Our trial was also susceptible to a variety of “on-the-ground” changes in healthcare operations that occurred over the course of the trial. COVID-related impacts included a large-scale switch to virtual appointments, and processes related to this change may have diminished relevance and impact of the trial’s different patterns of outreach to patients. For instance, during the trial it became standard practice for providers to call a patient if they did not log into a virtual appointment, thereby potentially creating a new intervention and obviating a missed appointment. We were also unable to quantify the fidelity of the intervention and cannot guarantee that the offices preparing and sending the appointment reminder letters consistently followed standard procedures.

While our pragmatic trial was large, it was nonetheless limited to a single VA healthcare system among patients who were primarily White, male, and older adults. Findings could differ in other patient populations.

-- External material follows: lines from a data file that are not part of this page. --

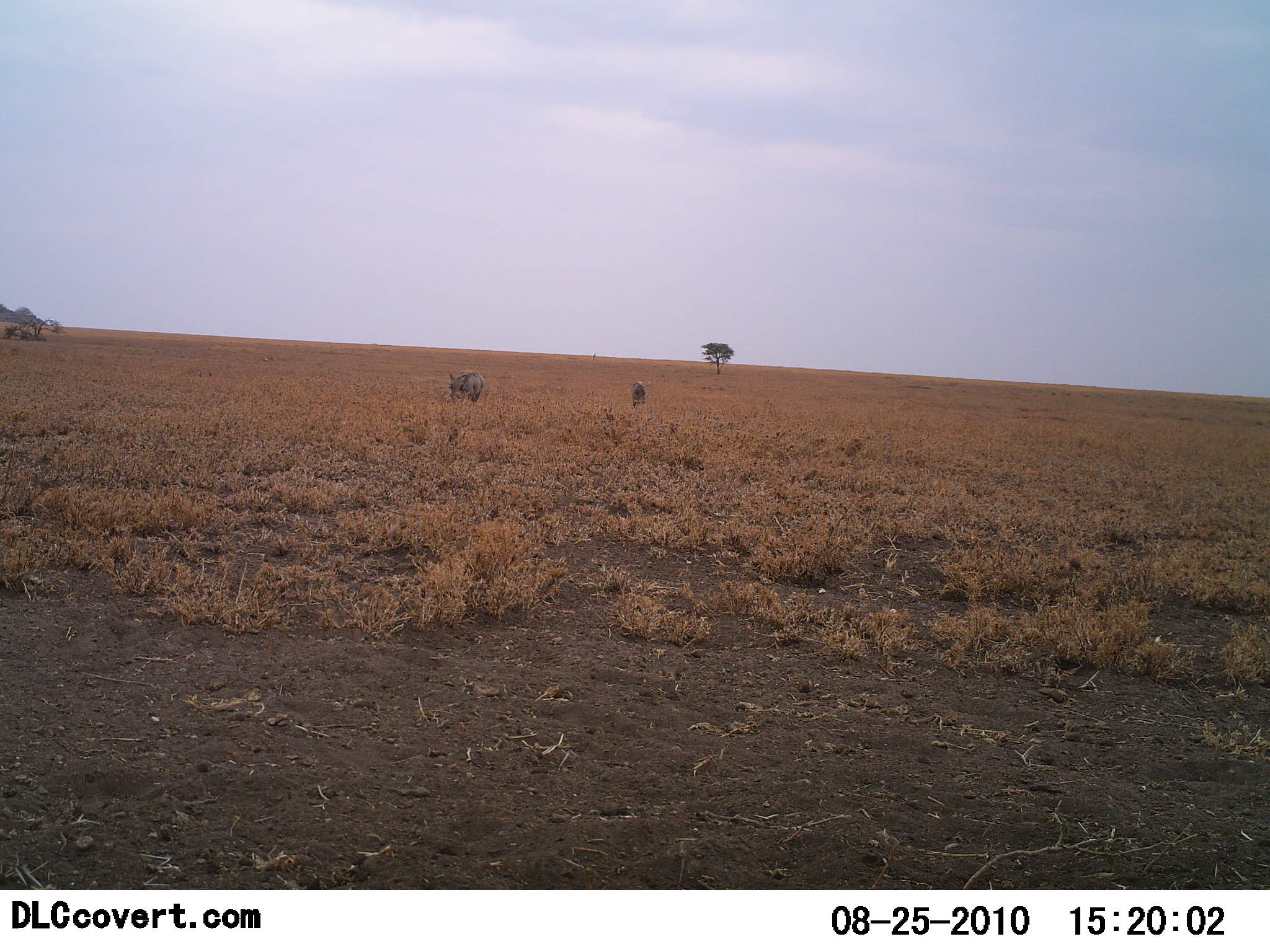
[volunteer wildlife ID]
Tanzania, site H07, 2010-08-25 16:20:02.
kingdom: Animalia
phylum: Chordata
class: Mammalia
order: Artiodactyla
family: Suidae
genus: Phacochoerus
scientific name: Phacochoerus africanus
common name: warthog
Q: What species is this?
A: Warthog (Phacochoerus africanus).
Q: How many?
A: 2.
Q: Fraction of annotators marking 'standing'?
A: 33%.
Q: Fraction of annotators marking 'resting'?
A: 0%.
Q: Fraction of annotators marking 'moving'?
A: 50%.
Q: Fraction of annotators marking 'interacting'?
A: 0%.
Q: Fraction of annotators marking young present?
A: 0%.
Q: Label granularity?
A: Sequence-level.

It is also plausible that no intervention focused simply on appointment reminders may be able to create significant change in appointment attendance. Financial incentives—whether framed as a gain or loss—can be used to influence health behaviors, though their cost-effectiveness would need to be considered.46 A recent systematic review of missed appointments in diabetes clinic appointments found that qualitative studies suggest psychosocial factors playing a prominent role.47 It may be, then, that even in the best of circumstances, nudges embedded into appointment reminders are inadequate to resolve the mixture of emotional, cognitive, and behavioral factors involved in triggering missed appointments. In that case, it may be up to health systems and their researchers to determine whether to deploy and test interventions that are more costly or higher intensity, or both. Perhaps a 10% missed appointment rate in primary care or a 20% missed appointment rate in mental health clinics is as good as can be practically achieved without addressing the larger social and contextual issues underling missed appointments.

In conclusion, in this large pragmatic trial in primary care and mental health clinics, we found appointment reminder letters incorporating brief behavioral nudges did not affect appointment attendance. Attempts to reduce missed appointments or increase cancelation of appointments that are no longer necessary likely require more complex or intensive interventions.